I am often asked why I wrote a book about the staffing industry. I felt like a book on staffing management needed to be written. There was no business case or financial model, just a belief that strong management is critical to the future of our industry. We needed resources that helped managers understand there unique role as well as their importance.

The purpose of the book is to improvement management performance through more effective decision making and collaboration. In order to accomplish that goal, this book defines the performance drivers, provides a shared language, and clarifies the management roles.

Defining performance drivers: The key elements of any growth strategy are defined by the performance drivers – Sales Strategy, Operational Alignment, and Performance-Driven Culture.
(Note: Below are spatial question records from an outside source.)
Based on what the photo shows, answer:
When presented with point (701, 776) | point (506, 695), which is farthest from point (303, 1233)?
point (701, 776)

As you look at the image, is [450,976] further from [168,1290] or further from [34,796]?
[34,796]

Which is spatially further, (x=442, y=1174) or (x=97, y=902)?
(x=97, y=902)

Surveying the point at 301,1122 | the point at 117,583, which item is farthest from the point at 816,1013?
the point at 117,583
The Sales Strategy begins by identifying both target market and the sales capabilities required to be successful. Operational Alignment ensures the organization has the capabilities to deliver their value proposition. The Performance-Driven Culture is the x factor in staffing operations and the fuel for top-line growth. All managers must understand the role of each of these drivers and how to manage to them effectively.

Providing shared language: As a company grows, having a disciplined vocabulary becomes more and more important for management problem solving and collaboration. I have seen management sessions deteriorate into heated disagreements due to poor language. Oftentimes they are agreeing on substance, but disagreeing on semantics. Poor language also leads to undisciplined thinking and flawed problem solving. How is a manager able to weigh all the variables if they can’t clearly define and communicate them? While language is not commonly recognized as an issue, it is a critical centerpiece for effective management.

Defining Management’s Role: One of my new favorite sayings is that the “one thing new managers clearly understand is what they don’t have to do”. This is especially true for the internally promoted employee whose primary motivation to go into management is boredom with their current job. Managers who don’t have clearly defined roles find themselves reacting to problems instead of proactively leading their teams. The book helps managers define their unique responsibilities and thus empowers them to drive improvements instead of just reacting to daily problems.

The book was written to empower management on executing their unique strategy. While I believe this provides a good start, there was a lot I removed from the book and still more to be written. For this reason I am working on two more books which should be released in the last half of 2014 and 2015.